▶ DATA FOR THE TASK:
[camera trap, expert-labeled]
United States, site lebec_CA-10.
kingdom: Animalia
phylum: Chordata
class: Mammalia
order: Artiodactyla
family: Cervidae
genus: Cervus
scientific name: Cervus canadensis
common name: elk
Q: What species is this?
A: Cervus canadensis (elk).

--

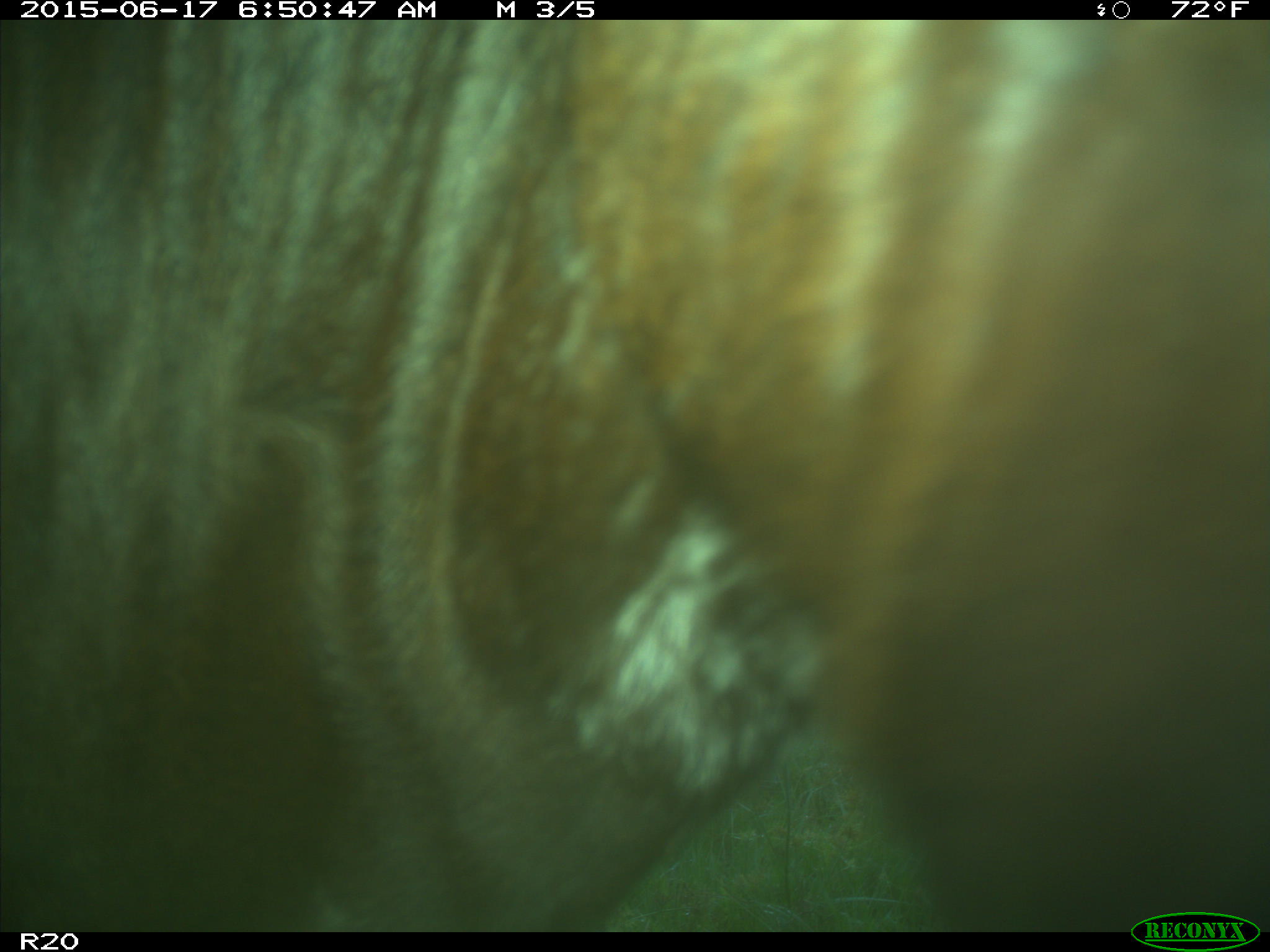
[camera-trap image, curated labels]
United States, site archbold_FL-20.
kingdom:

▶ ASSIGNMENT:
Using the entries above, return exactly the lines from the line with "scientific name: Cervus canadensis" to the line with "A: Cervus canadensis (elk).", counting both of those lines.

▶ TASK RESULT:
scientific name: Cervus canadensis
common name: elk
Q: What species is this?
A: Cervus canadensis (elk).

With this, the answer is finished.